# How do I safely test fire a handgun?



## Slowalkintexan (Feb 6, 2007)

I have several handguns, both revolver and semi-auto, that I would like to test fire from a safe distance. Just in case. Something I could build myself, or what? I don't think holding them in a vise-like fixture would be good. Something that would allow them to move slightly as they recoil. Any ideas??


----------



## Baldy (Jun 21, 2006)

Put on safty glasses. Put in ear plugs and a set of muffs over the top. Put a good leather glove on your shooting hand. Load gun.
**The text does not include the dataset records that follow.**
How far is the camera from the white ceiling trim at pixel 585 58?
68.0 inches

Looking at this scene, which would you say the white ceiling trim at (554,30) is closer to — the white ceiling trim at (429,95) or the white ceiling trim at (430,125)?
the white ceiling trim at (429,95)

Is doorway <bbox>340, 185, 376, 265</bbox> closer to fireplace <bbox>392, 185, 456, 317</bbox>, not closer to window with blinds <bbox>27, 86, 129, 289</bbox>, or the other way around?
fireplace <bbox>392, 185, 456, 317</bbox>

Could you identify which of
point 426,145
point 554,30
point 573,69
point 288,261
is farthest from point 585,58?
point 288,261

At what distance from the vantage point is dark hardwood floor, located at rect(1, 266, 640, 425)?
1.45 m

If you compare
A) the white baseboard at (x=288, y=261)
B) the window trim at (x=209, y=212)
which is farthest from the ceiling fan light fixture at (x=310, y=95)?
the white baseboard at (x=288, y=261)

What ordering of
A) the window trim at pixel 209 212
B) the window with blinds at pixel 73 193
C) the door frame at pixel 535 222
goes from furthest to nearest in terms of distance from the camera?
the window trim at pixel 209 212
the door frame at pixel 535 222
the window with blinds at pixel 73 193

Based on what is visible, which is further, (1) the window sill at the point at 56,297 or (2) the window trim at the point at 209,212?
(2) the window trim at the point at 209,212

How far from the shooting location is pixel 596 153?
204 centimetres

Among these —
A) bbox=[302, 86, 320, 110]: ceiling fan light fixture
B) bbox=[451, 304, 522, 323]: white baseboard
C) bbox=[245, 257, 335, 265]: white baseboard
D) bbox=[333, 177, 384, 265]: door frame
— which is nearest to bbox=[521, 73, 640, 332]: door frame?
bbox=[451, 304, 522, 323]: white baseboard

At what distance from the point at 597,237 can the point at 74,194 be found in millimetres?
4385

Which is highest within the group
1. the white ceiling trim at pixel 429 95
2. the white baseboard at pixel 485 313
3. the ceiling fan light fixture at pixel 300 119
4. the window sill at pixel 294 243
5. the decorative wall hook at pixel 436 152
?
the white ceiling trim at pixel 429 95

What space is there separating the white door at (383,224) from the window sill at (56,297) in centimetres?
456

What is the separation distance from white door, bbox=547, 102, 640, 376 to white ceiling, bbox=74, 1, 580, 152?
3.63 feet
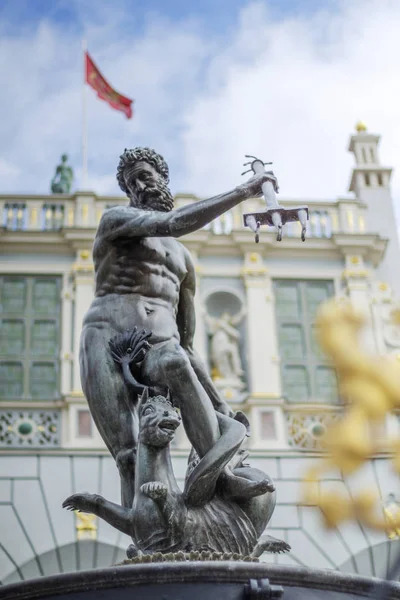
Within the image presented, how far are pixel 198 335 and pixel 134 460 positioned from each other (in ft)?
44.3

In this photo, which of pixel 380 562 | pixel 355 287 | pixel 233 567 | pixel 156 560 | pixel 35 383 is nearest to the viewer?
pixel 233 567

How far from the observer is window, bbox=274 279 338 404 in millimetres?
18969

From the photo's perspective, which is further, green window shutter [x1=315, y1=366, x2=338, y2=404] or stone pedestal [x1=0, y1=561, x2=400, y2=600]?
green window shutter [x1=315, y1=366, x2=338, y2=404]

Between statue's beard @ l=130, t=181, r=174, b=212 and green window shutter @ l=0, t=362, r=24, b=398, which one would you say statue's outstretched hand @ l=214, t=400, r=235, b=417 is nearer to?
statue's beard @ l=130, t=181, r=174, b=212

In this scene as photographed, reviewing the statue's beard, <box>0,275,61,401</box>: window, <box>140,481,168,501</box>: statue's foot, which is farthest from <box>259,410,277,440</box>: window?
<box>140,481,168,501</box>: statue's foot

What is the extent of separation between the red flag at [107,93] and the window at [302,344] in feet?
19.3

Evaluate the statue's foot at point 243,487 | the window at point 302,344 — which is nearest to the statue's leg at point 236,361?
the window at point 302,344

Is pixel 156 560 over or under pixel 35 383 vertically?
under

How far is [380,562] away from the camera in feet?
55.4

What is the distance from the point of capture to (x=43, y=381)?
18.7 meters

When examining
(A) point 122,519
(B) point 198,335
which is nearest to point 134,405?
(A) point 122,519

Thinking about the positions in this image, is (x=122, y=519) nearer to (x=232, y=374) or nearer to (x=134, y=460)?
(x=134, y=460)

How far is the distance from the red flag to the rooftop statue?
1716 mm

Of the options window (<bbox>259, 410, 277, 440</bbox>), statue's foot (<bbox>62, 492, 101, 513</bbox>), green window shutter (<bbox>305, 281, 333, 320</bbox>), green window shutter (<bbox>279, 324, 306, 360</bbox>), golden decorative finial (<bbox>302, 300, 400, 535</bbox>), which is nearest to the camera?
statue's foot (<bbox>62, 492, 101, 513</bbox>)
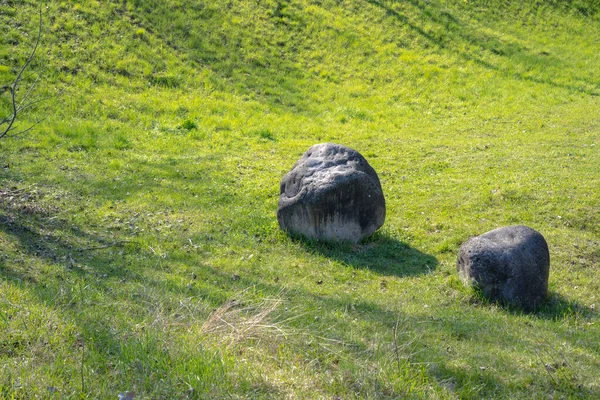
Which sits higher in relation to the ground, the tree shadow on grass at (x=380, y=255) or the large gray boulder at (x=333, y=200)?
the large gray boulder at (x=333, y=200)

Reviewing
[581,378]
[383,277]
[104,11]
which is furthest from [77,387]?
[104,11]

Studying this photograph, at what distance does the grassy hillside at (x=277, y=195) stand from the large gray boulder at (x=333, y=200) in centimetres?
33

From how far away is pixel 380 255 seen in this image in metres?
9.72

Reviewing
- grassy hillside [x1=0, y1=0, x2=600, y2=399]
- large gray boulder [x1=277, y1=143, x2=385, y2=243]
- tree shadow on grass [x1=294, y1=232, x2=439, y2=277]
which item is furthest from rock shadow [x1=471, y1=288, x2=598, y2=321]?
large gray boulder [x1=277, y1=143, x2=385, y2=243]

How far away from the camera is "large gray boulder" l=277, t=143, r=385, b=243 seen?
958 centimetres

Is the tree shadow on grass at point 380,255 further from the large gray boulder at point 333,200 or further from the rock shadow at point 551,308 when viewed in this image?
the rock shadow at point 551,308

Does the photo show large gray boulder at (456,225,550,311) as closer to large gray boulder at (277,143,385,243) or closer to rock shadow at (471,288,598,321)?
rock shadow at (471,288,598,321)

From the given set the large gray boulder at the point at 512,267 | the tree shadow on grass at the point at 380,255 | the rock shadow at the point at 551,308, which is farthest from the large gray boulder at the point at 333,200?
the rock shadow at the point at 551,308

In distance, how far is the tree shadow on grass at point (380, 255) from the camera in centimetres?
923

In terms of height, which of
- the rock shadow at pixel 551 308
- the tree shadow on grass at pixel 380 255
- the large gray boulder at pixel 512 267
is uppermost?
the large gray boulder at pixel 512 267

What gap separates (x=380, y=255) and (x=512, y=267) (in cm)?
232

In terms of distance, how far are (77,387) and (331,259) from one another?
537cm

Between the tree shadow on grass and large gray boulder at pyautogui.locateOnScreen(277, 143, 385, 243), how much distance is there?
0.46ft

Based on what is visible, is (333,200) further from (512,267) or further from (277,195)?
(512,267)
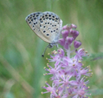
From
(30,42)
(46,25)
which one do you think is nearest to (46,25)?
(46,25)

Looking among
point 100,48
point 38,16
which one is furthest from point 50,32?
point 100,48

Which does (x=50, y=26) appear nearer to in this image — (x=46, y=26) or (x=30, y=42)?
(x=46, y=26)

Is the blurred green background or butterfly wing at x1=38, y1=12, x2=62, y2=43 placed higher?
the blurred green background

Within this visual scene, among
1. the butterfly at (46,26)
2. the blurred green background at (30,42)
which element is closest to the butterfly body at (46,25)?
the butterfly at (46,26)

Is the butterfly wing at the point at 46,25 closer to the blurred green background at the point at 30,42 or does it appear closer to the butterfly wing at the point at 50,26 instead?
the butterfly wing at the point at 50,26

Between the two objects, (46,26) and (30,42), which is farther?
(30,42)

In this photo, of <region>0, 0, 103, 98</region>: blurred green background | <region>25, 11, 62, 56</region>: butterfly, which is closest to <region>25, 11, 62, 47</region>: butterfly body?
<region>25, 11, 62, 56</region>: butterfly

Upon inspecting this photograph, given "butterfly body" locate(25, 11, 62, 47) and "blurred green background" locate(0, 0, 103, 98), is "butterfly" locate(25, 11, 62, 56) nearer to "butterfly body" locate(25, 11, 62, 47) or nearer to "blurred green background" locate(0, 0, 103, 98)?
"butterfly body" locate(25, 11, 62, 47)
Find a tree the right size and throw your hand around it and let her rip. Naw just kidding ya..
They make stands that you can clamp your gun in and fire it from a distance if you so choose. They use them to test for accuracy with out the human element involed. They are a little pricy. Here's one.
http://bullshootersightingin.com/pistol.htm


----------



## Revolver (Aug 26, 2006)

Baldy said:


> Put on safty glasses. Put in ear plugs and a set of muffs over the top. Put a good leather glove on your shooting hand. Load gun. Find a tree the right size and throw your hand around it and let her rip. Naw just kidding ya..
> They make stands that you can clamp your gun in and fire it from a distance if you so choose. They use them to test for accuracy with out the human element involed. They are a little pricy. Here's one.
> http://bullshootersightingin.com/pistol.htm


I've done that before with a rifle except it was through the crotch of two trees that fused and it was without the glove. I couldn't afford a fancy rest when I was little.


----------



## Bob Wright (May 10, 2006)

*Test firing?*

The question that immediately comes to mind is, "Why?"

What makes you suspect that sopmething is wrong, or apt to be wrong? Nearly any firearm sold today has already been test fired prior to leaving the factory.

Old guns should be checked by a competent gunsmith for flaws or damage. Otherwise, modern arms intended for smokeless powder may be considered safe to fire. As in any case, shooting glasses and ear protection should be utilized.

Bob Wright


----------